# [EXERCISE DIRECTIONS]
Please copy out each line of the entries in which "Zealand" appears.

# [Stored records]
+++++

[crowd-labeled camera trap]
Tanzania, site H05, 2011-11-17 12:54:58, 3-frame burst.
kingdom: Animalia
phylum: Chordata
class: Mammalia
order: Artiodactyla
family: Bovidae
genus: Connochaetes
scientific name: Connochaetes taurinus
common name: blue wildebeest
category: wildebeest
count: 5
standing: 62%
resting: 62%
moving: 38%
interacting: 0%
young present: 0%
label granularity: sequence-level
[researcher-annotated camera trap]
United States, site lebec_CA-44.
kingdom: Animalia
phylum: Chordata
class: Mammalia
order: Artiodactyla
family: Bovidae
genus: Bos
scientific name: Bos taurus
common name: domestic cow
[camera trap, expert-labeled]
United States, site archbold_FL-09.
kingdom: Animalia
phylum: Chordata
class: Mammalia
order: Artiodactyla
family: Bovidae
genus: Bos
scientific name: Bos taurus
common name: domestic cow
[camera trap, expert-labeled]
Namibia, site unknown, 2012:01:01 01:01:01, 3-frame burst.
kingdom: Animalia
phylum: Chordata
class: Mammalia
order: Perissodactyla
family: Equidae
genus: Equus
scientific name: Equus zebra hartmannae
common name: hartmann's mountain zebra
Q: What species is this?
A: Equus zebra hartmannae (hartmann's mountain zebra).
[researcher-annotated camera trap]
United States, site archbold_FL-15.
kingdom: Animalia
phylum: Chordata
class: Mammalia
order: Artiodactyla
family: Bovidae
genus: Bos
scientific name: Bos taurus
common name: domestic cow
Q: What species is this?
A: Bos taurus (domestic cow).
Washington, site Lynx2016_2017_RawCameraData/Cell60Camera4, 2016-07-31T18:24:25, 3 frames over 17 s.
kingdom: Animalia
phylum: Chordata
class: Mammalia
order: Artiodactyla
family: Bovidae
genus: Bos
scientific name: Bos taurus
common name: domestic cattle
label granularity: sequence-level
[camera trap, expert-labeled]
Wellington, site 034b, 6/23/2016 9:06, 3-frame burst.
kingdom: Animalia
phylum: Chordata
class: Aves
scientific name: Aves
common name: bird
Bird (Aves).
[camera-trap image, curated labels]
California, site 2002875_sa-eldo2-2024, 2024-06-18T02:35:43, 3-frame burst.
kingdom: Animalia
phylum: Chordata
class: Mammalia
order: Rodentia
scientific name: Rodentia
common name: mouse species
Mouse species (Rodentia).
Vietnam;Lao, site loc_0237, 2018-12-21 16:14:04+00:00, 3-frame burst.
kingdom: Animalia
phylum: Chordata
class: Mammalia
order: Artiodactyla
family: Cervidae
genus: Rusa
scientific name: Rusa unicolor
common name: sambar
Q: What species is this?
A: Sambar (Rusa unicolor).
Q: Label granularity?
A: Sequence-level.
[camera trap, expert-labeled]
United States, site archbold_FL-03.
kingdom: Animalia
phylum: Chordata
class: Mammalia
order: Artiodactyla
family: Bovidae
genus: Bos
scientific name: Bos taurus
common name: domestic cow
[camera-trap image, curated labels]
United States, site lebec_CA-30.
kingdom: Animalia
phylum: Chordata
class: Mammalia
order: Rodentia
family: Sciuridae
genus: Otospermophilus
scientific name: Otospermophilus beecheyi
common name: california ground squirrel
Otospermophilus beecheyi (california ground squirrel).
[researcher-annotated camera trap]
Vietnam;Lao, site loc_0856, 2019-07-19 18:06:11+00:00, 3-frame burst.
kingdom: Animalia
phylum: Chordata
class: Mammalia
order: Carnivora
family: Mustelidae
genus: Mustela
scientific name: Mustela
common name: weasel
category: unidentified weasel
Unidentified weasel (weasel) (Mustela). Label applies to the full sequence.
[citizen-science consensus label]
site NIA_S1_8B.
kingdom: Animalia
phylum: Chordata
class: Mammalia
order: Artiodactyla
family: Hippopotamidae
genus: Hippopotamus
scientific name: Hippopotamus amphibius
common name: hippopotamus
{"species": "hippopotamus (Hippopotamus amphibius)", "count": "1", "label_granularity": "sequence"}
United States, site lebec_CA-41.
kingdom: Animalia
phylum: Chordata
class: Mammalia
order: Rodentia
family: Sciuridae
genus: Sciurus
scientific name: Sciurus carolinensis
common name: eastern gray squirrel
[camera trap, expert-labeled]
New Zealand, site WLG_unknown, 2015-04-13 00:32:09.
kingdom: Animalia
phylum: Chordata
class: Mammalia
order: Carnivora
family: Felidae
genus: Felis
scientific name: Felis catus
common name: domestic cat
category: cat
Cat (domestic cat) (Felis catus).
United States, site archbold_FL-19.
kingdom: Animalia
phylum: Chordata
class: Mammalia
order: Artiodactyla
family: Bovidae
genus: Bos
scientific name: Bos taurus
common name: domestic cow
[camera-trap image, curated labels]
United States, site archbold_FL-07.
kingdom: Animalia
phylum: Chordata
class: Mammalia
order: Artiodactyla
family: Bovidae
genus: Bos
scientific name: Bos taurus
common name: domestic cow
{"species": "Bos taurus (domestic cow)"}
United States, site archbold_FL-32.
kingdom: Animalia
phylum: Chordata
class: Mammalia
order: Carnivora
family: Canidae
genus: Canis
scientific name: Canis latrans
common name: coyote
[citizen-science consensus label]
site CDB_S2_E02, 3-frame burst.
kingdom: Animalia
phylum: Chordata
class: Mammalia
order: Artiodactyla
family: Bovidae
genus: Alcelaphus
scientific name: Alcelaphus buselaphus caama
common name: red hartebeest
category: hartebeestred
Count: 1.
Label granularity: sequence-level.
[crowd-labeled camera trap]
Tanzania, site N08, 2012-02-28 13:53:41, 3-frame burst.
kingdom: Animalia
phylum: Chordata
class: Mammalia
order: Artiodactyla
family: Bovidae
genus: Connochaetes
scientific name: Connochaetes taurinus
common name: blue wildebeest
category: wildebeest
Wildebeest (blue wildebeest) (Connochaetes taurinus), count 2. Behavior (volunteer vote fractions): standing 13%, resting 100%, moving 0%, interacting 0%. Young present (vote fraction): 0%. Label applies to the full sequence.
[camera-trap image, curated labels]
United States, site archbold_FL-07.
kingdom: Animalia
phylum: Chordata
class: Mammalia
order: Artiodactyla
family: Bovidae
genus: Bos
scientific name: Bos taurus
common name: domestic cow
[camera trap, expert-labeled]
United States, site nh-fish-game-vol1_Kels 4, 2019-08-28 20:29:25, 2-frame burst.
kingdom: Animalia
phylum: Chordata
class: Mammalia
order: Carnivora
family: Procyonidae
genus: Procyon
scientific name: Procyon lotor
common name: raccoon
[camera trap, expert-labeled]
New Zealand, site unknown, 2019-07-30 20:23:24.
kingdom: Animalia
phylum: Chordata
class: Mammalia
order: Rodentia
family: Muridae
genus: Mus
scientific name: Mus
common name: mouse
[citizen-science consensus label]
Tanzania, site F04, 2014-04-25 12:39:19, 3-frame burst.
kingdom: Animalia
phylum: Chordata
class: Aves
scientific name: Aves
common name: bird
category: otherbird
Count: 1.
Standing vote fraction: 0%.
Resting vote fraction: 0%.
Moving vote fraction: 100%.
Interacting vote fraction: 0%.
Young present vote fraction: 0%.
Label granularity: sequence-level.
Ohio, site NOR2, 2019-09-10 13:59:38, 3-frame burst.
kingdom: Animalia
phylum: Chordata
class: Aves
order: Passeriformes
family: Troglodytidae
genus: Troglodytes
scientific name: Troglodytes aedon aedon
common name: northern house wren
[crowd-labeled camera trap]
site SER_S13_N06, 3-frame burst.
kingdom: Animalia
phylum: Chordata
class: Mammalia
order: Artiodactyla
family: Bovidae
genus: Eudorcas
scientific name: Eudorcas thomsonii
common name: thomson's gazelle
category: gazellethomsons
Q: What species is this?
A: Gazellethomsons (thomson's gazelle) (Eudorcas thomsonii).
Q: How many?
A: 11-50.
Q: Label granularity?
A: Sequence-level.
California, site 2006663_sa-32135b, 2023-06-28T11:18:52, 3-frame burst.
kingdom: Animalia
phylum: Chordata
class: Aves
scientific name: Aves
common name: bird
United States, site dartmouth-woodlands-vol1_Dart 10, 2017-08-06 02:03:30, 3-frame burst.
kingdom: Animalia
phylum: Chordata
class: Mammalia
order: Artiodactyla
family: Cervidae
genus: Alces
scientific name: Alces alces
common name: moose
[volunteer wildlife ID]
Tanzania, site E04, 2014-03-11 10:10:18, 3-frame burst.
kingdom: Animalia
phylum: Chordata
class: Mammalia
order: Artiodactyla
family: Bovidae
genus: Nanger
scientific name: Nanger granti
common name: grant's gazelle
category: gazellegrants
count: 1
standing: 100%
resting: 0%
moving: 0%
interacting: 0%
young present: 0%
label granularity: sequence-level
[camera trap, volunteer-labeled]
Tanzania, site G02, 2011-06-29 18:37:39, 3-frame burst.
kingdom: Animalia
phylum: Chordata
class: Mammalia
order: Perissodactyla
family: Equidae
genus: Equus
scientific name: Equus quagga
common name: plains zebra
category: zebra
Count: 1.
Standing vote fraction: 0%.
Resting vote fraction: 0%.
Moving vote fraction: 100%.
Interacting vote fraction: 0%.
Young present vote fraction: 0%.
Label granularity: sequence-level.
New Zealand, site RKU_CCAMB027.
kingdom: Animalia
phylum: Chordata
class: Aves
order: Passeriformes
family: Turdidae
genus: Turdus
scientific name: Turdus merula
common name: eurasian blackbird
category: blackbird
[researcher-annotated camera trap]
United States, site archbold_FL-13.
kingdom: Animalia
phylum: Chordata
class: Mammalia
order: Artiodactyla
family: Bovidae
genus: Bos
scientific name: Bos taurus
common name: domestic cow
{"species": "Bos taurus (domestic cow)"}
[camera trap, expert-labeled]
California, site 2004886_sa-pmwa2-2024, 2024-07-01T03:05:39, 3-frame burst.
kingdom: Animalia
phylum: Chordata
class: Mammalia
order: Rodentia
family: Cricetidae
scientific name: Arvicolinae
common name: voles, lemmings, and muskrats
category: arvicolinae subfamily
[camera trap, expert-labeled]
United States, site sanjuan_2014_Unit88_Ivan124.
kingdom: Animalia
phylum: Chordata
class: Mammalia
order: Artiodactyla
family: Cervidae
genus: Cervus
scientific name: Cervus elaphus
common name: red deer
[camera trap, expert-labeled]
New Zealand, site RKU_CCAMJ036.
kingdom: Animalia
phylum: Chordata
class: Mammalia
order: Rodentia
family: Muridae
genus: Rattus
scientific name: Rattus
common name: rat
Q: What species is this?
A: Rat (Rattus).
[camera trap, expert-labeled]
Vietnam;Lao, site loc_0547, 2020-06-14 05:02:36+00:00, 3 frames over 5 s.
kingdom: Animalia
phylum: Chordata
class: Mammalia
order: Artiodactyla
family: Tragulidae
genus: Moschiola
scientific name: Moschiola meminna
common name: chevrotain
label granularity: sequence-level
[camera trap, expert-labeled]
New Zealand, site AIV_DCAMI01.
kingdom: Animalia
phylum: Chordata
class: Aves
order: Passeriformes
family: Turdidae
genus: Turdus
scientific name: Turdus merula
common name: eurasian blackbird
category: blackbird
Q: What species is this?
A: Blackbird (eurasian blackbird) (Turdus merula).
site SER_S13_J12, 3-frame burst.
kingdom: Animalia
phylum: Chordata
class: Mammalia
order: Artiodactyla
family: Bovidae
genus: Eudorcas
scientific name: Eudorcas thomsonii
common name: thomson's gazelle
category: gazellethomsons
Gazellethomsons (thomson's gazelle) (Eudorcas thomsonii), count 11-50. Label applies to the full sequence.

+++++

# [OUTPUT OF THE EXERCISE]
New Zealand, site WLG_unknown, 2015-04-13 00:32:09.
New Zealand, site unknown, 2019-07-30 20:23:24.
New Zealand, site RKU_CCAMB027.
New Zealand, site RKU_CCAMJ036.
New Zealand, site AIV_DCAMI01.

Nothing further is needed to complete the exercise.